* [Problem]
Will you quote all of the entries, word for word?

* [Record excerpts]
◆ ◆ ◆ ◆
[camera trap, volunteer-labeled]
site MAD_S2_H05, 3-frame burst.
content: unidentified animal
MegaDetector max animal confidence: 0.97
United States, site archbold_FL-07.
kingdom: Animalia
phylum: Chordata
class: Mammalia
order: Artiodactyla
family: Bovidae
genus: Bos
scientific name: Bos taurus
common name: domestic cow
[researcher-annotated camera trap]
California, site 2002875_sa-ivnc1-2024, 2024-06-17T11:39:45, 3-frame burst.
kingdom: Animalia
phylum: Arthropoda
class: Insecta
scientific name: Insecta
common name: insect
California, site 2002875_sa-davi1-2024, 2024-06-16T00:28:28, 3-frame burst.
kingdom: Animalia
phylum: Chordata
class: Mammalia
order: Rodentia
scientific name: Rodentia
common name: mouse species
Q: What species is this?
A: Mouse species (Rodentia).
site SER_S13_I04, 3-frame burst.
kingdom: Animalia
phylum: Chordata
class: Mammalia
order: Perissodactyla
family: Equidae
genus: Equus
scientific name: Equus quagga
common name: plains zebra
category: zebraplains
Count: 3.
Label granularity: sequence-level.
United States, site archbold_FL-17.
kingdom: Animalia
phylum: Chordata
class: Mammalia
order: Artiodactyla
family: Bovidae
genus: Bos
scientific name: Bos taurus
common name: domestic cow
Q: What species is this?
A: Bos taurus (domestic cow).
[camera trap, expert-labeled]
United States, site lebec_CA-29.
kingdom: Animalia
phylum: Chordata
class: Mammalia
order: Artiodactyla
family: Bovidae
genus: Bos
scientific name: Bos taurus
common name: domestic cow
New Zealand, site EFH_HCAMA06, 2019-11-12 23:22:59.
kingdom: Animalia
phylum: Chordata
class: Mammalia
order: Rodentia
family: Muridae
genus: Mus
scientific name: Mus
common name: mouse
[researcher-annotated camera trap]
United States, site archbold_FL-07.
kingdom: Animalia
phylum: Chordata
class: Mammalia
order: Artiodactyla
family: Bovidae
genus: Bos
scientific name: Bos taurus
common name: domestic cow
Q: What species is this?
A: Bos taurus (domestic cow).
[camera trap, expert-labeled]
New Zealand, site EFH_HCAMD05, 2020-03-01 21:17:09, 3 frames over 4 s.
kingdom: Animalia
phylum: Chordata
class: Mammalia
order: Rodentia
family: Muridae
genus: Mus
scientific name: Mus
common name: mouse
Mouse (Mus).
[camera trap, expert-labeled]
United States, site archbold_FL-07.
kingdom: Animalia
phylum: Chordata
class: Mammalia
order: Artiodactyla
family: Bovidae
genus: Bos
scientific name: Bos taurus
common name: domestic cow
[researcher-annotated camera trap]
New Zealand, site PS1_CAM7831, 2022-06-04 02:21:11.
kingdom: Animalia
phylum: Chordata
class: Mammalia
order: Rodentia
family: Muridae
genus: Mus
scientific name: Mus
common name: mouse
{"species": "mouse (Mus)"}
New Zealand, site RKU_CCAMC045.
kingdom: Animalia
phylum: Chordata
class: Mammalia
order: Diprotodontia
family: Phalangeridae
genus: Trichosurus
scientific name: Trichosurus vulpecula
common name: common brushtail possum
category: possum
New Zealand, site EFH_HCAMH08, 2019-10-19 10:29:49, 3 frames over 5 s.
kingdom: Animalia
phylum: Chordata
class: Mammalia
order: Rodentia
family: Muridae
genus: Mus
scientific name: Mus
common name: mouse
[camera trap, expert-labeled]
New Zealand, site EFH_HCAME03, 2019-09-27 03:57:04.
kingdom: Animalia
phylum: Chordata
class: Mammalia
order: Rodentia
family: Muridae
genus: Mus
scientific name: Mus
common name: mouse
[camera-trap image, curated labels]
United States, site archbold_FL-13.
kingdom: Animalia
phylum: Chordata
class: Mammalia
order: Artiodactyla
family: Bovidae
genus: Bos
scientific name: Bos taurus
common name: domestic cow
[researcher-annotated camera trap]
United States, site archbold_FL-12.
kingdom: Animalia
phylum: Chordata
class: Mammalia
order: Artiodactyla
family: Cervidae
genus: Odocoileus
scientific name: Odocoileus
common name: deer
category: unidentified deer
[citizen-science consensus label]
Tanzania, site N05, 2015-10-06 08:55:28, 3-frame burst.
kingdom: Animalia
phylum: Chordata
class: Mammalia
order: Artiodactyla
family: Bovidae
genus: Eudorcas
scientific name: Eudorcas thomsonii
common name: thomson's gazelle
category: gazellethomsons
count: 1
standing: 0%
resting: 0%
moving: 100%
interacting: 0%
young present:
◆ ◆ ◆ ◆
* [Exercise output]
[camera trap, volunteer-labeled]
site MAD_S2_H05, 3-frame burst.
content: unidentified animal
MegaDetector max animal confidence: 0.97
United States, site archbold_FL-07.
kingdom: Animalia
phylum: Chordata
class: Mammalia
order: Artiodactyla
family: Bovidae
genus: Bos
scientific name: Bos taurus
common name: domestic cow
[researcher-annotated camera trap]
California, site 2002875_sa-ivnc1-2024, 2024-06-17T11:39:45, 3-frame burst.
kingdom: Animalia
phylum: Arthropoda
class: Insecta
scientific name: Insecta
common name: insect
California, site 2002875_sa-davi1-2024, 2024-06-16T00:28:28, 3-frame burst.
kingdom: Animalia
phylum: Chordata
class: Mammalia
order: Rodentia
scientific name: Rodentia
common name: mouse species
Q: What species is this?
A: Mouse species (Rodentia).
site SER_S13_I04, 3-frame burst.
kingdom: Animalia
phylum: Chordata
class: Mammalia
order: Perissodactyla
family: Equidae
genus: Equus
scientific name: Equus quagga
common name: plains zebra
category: zebraplains
Count: 3.
Label granularity: sequence-level.
United States, site archbold_FL-17.
kingdom: Animalia
phylum: Chordata
class: Mammalia
order: Artiodactyla
family: Bovidae
genus: Bos
scientific name: Bos taurus
common name: domestic cow
Q: What species is this?
A: Bos taurus (domestic cow).
[camera trap, expert-labeled]
United States, site lebec_CA-29.
kingdom: Animalia
phylum: Chordata
class: Mammalia
order: Artiodactyla
family: Bovidae
genus: Bos
scientific name: Bos taurus
common name: domestic cow
New Zealand, site EFH_HCAMA06, 2019-11-12 23:22:59.
kingdom: Animalia
phylum: Chordata
class: Mammalia
order: Rodentia
family: Muridae
genus: Mus
scientific name: Mus
common name: mouse
[researcher-annotated camera trap]
United States, site archbold_FL-07.
kingdom: Animalia
phylum: Chordata
class: Mammalia
order: Artiodactyla
family: Bovidae
genus: Bos
scientific name: Bos taurus
common name: domestic cow
Q: What species is this?
A: Bos taurus (domestic cow).
[camera trap, expert-labeled]
New Zealand, site EFH_HCAMD05, 2020-03-01 21:17:09, 3 frames over 4 s.
kingdom: Animalia
phylum: Chordata
class: Mammalia
order: Rodentia
family: Muridae
genus: Mus
scientific name: Mus
common name: mouse
Mouse (Mus).
[camera trap, expert-labeled]
United States, site archbold_FL-07.
kingdom: Animalia
phylum: Chordata
class: Mammalia
order: Artiodactyla
family: Bovidae
genus: Bos
scientific name: Bos taurus
common name: domestic cow
[researcher-annotated camera trap]
New Zealand, site PS1_CAM7831, 2022-06-04 02:21:11.
kingdom: Animalia
phylum: Chordata
class: Mammalia
order: Rodentia
family: Muridae
genus: Mus
scientific name: Mus
common name: mouse
{"species": "mouse (Mus)"}
New Zealand, site RKU_CCAMC045.
kingdom: Animalia
phylum: Chordata
class: Mammalia
order: Diprotodontia
family: Phalangeridae
genus: Trichosurus
scientific name: Trichosurus vulpecula
common name: common brushtail possum
category: possum
New Zealand, site EFH_HCAMH08, 2019-10-19 10:29:49, 3 frames over 5 s.
kingdom: Animalia
phylum: Chordata
class: Mammalia
order: Rodentia
family: Muridae
genus: Mus
scientific name: Mus
common name: mouse
[camera trap, expert-labeled]
New Zealand, site EFH_HCAME03, 2019-09-27 03:57:04.
kingdom: Animalia
phylum: Chordata
class: Mammalia
order: Rodentia
family: Muridae
genus: Mus
scientific name: Mus
common name: mouse
[camera-trap image, curated labels]
United States, site archbold_FL-13.
kingdom: Animalia
phylum: Chordata
class: Mammalia
order: Artiodactyla
family: Bovidae
genus: Bos
scientific name: Bos taurus
common name: domestic cow
[researcher-annotated camera trap]
United States, site archbold_FL-12.
kingdom: Animalia
phylum: Chordata
class: Mammalia
order: Artiodactyla
family: Cervidae
genus: Odocoileus
scientific name: Odocoileus
common name: deer
category: unidentified deer
[citizen-science consensus label]
Tanzania, site N05, 2015-10-06 08:55:28, 3-frame burst.
kingdom: Animalia
phylum: Chordata
class: Mammalia
order: Artiodactyla
family: Bovidae
genus: Eudorcas
scientific name: Eudorcas thomsonii
common name: thomson's gazelle
category: gazellethomsons
count: 1
standing: 0%
resting: 0%
moving: 100%
interacting: 0%
young present:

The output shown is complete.